Originally posted by _Psyki

pee matches "speed" in the item stats and poo matches "spooky" in the item active description, I would imagine

I sure hope this is the real reason lol

almost 5 years ago - /u/The_Cactopus - Direct link

Originally posted by Z0MBGiEF

Don't pretend like you don't know the true origins of this buddy!

https://i.imgur.com/GD2872P.jpg

How did you know that I have Sasquatch arms???

almost 5 years ago - /u/Reinboom - Direct link

Originally posted by _Psyki

pee matches "speed" in the item stats and poo matches "spooky" in the item active description, I would imagine

This is accurate!

The item shop’s behavior can be recreated with a bit of data. Notably: http://ddragon.leagueoflegends.com/cdn/9.24.1/data/en_US/item.json and http://ddragon.leagueoflegends.com/cdn/9.24.1/data/en_US/language.json (or as appropriate by patch and language).

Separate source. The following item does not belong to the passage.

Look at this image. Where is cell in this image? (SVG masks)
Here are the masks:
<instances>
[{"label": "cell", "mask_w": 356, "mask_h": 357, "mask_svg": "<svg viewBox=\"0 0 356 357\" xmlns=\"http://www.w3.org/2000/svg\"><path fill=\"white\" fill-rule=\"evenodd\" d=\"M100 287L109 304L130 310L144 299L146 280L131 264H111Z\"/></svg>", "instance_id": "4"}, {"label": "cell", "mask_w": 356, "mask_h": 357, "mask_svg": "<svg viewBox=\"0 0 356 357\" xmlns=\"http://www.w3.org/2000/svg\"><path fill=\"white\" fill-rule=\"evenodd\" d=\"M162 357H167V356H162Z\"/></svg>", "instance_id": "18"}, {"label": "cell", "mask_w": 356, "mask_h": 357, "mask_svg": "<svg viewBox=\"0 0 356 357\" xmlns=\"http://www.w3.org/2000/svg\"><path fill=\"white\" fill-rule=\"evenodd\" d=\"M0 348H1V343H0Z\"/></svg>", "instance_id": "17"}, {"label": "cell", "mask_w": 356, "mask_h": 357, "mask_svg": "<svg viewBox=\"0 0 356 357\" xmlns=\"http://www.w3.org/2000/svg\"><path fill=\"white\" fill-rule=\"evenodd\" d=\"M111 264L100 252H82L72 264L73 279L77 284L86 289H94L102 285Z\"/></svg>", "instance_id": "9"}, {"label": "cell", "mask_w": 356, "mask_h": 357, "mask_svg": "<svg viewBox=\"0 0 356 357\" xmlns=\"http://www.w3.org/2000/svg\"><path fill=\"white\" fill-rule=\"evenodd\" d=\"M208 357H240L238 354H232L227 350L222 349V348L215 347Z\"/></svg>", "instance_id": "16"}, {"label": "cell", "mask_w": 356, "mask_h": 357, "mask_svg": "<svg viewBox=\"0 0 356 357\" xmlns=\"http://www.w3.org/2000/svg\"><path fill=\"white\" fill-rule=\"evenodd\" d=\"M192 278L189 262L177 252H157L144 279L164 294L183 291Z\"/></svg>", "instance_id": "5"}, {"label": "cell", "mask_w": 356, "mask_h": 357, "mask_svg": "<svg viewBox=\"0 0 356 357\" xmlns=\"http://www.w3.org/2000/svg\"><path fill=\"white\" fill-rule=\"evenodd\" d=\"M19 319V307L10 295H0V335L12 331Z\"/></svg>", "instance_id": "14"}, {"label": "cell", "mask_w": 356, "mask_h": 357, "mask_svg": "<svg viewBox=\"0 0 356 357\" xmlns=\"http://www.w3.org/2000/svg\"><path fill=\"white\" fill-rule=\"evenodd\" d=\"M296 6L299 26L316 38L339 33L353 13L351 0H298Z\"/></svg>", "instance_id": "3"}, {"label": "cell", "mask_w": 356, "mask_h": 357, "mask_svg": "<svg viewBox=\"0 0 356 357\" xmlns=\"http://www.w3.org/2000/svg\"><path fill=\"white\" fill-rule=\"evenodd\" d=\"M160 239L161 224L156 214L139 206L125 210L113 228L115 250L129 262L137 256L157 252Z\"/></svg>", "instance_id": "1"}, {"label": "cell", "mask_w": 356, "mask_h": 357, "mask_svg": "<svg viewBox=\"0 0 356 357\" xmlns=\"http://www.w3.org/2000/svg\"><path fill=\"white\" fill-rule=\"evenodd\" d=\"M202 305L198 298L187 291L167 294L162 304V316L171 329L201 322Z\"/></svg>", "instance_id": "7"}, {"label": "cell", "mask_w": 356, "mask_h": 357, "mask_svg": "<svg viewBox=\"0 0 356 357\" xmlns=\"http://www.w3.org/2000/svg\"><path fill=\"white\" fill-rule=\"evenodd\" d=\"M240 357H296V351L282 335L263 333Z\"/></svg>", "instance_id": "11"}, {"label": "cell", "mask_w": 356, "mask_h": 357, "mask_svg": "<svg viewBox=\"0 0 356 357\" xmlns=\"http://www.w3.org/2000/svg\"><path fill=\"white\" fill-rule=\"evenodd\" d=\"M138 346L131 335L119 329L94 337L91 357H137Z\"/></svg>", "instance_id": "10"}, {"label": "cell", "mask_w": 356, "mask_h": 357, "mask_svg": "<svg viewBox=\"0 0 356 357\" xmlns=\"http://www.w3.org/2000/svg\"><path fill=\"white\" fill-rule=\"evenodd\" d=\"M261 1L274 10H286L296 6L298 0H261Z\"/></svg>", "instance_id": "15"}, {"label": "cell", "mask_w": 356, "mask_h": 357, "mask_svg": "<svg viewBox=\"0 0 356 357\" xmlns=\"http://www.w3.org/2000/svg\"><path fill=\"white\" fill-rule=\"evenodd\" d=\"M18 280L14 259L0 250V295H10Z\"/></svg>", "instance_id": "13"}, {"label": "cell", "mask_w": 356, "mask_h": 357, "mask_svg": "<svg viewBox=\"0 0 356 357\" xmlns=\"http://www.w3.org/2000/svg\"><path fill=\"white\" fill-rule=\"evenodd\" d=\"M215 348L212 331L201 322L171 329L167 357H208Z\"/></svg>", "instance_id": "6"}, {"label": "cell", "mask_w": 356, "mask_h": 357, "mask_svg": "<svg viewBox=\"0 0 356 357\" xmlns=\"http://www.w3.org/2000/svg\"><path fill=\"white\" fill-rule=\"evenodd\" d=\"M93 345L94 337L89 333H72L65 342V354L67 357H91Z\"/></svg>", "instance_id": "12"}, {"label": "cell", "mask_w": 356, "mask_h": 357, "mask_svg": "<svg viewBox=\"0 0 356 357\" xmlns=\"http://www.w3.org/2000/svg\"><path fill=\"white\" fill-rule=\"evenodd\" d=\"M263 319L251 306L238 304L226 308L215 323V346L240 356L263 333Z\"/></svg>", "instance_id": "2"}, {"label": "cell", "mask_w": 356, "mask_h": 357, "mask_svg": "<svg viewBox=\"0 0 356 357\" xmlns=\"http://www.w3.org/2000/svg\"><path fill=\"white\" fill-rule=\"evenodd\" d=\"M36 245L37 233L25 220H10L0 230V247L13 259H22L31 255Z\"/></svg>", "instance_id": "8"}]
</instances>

This is a reflection of some of the data the game uses. We’d just need to combine it a bit.

The League item shop makes a “searchable key” out of: An items name (“name”), colloquialisms for that item (“colloq”, which you’ll notice is often “;”, this is important), adds a “;”, and then goes through each tag (“tags”) of the item and matches the localized name for that tag (found in the language json above), as well as the colloquialisms for that tag (e.g. for Armor, there’s also “armour” as a colloquialism, or for Attack Damage, there’s “ad” as a colloquialism). There’s also a step to add the “hat” tag to boots if you’re Nami. This is very important.

Then it does some transformation to that key. Such as removing diacritics, lower casing and/or finding a common character base (e.g. “ß” becomes “ss” or both dotted and dotless “i” of all cases become just “i”), and removing Korean partial characters.

Once you have a search key for each item, you can then complete a search against the item by:

Splitting up the input by a few various markers (spaces, commas, periods, full stops, arabic reverse commas, semi-colons, and so forth). Then with each individual split up string, do the same transformation we did to generate the searchable key (exception: If you’re in a Chinese localization, and it finds you’ve completed at least 1 Chinese character, it will also strip out pinyin from your search), it then simply matches “does the searchable key contain the contained string part”. If this is true for all the search parts... then the item will be matched.

Hopefully with all this info you all can find more amusing searches that technically complete.